For the second time that morning--it was now a little after seven o'clock--tears seemed about to offer their solace to Mrs. Adams. "I might have expected you to say that, Alice; you never do miss a chance," she said, gently. "It seems queer you don't some time miss just ONE chance!"
But Alice, progressing with her toilet, appeared to be little concerned. "Oh, well, I think there are better ways of managing a man than just hammering at him."
Mrs. Adams uttered a little cry of pain. "'Hammering,' Alice?"
"If you'd left it entirely to me," her daughter went on, briskly, "I believe papa'd already be willing to do anything we want him to."
"That's it; tell me I spoil everything. Well, I won't interfere from now on, you can be sure of it."
"Please don't talk like that," Alice said, quickly. "I'm old enough to realize that papa may need pressure of all sorts; I only think it makes him more obstinate to get him cross. You probably do understand him better, but that's one thing I've found out and you haven't. There!" She gave her mother a friendly tap on the shoulder and went to the door. "I'll hop in and say hello to him now."
As she went, she continued the fastening of her blouse, and appeared in her father's room with one hand still thus engaged, but she patted his forehead with the other.
"Poor old papa-daddy!" she said, gaily. "Every time he's better somebody talks him into getting so mad he has a relapse. It's a shame!"
Her father's eyes, beneath their melancholy brows, looked up at her wistfully. "I suppose you heard your mother going for me," he said.
"I heard you going for her, too!" Alice laughed. "What was it all about?"
"Oh, the same danged old story!"
"You mean she wants you to try something new when you get well?" Alice asked, with cheerful innocence. "So we could all have a lot more money?"
At this his sorrowful forehead was more sorrowful than ever. The deep horizontal lines moved upward to a pattern of suffering so familiar to his daughter that it meant nothing to her; but he spoke quietly. "Yes; so we wouldn't have any money at all, most likely."
"Oh, no!" she laughed, and, finishing with her blouse, patted his cheeks with both hands. "Just think how many grand openings there must be for a man that knows as much as you do!
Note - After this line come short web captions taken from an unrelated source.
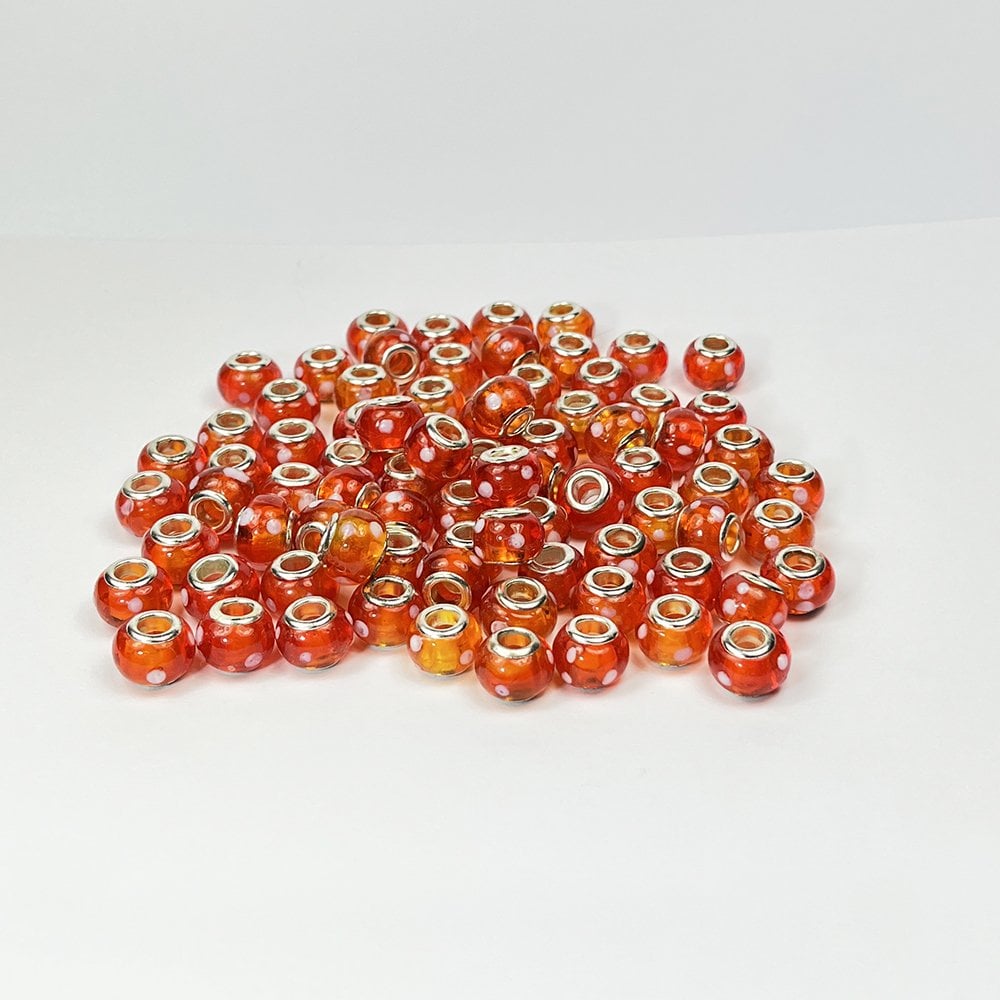 Venetian Lampwork Rondelles - Orange/White 14mm - Pack of 12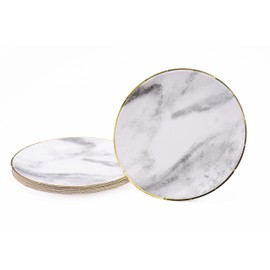 Sugar & Cloth 8.5 Inch Round Paper Plate, Marble with Gold Edge, 16 Count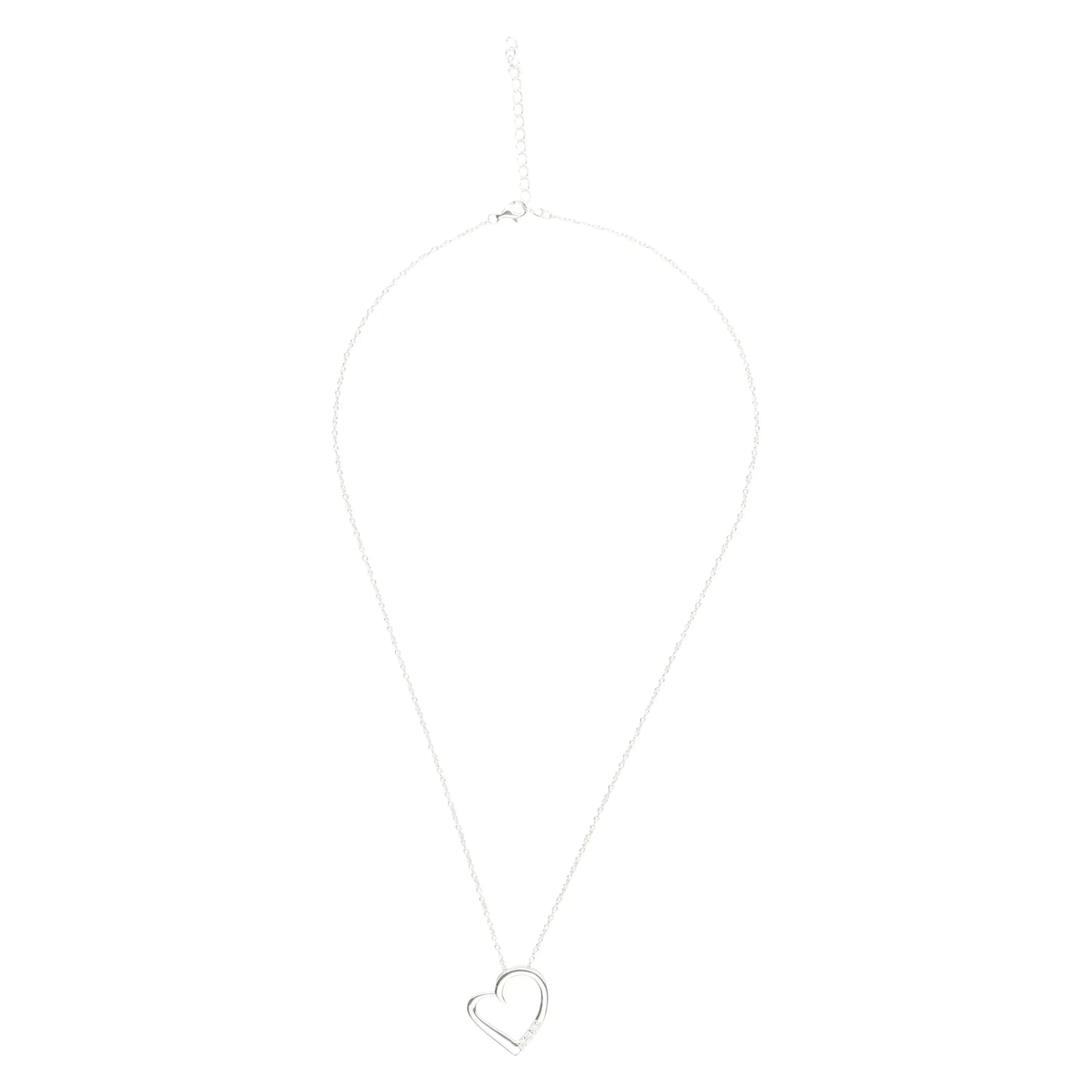 14K Silver Plated Necklace Love Heart Pave Pendant Necklace - STREET STYLE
I always did believe you could get rich if you only cared to, papa."
But upon his forehead the painful pattern still deepened. "Don't you think we've always had enough, the way things are, Alice?"
"Not the way things ARE!" She patted his cheeks again; laughed again. "It used to be enough, maybe anyway we did skimp along on it-- but the way things are now I expect mama's really pretty practical in her ideas, though, I think it's a shame for her to bother you about it while you're so weak. Don't you worry about it, though; just think about other things till you get strong."
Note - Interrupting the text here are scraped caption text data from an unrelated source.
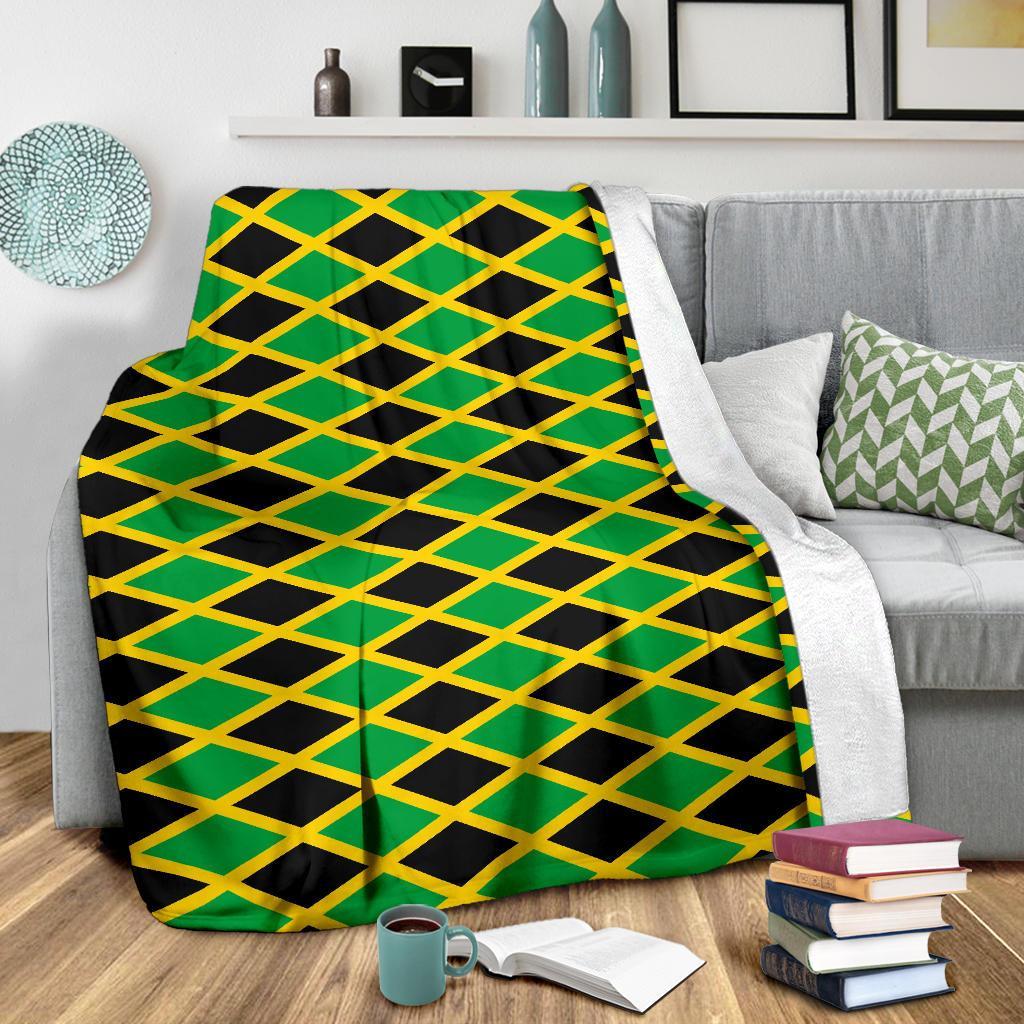 Jamaican Flag Pattern Print Blanket-grizzshop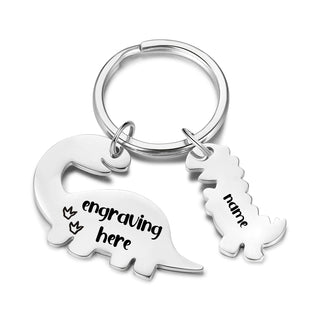 Custom Stainless Steel Name Dinosaur Keychain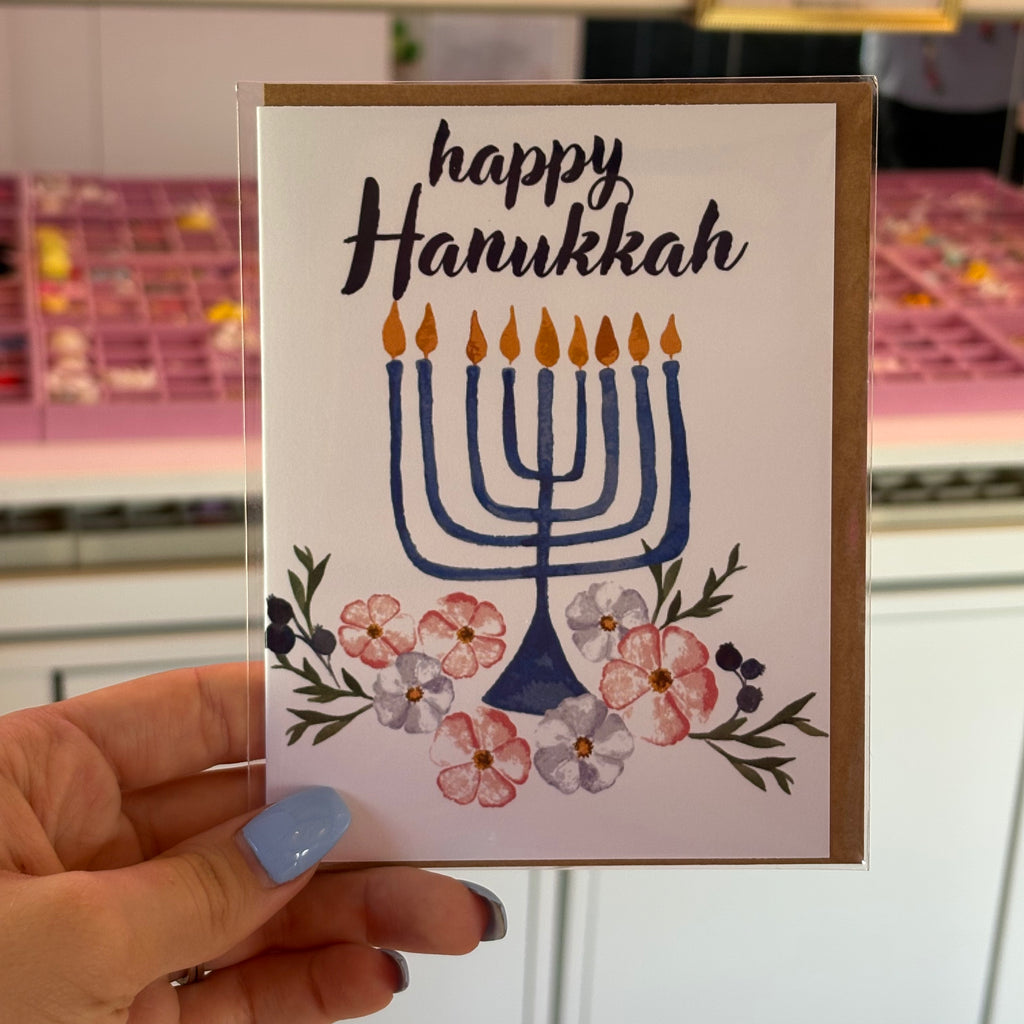"Happy Hanukkah" Floral Greeting Card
"You know," he said; "you know it isn't exactly the easiest thing in the world for a man of my age to find these grand openings you speak of. And when you've passed half-way from fifty to sixty you're apt to see some risk in giving up what you know how to do and trying something new."
"My, what a frown!" she cried, blithely. "Didn't I tell you to stop thinking about it till you get ALL well?" She bent over him, giving him a gay little kiss on the bridge of his nose. "There! I must run to breakfast. Cheer up now! Au 'voir!" And with her pretty hand she waved further encouragement from the closing door as she departed.
Lightsomely descending the narrow stairway, she whistled as she went, her fingers drumming time on the rail; and, still whistling, she came into the dining-room, where her mother and her brother were already at the table. The brother, a thin and sallow boy of twenty, greeted her without much approval as she took her place.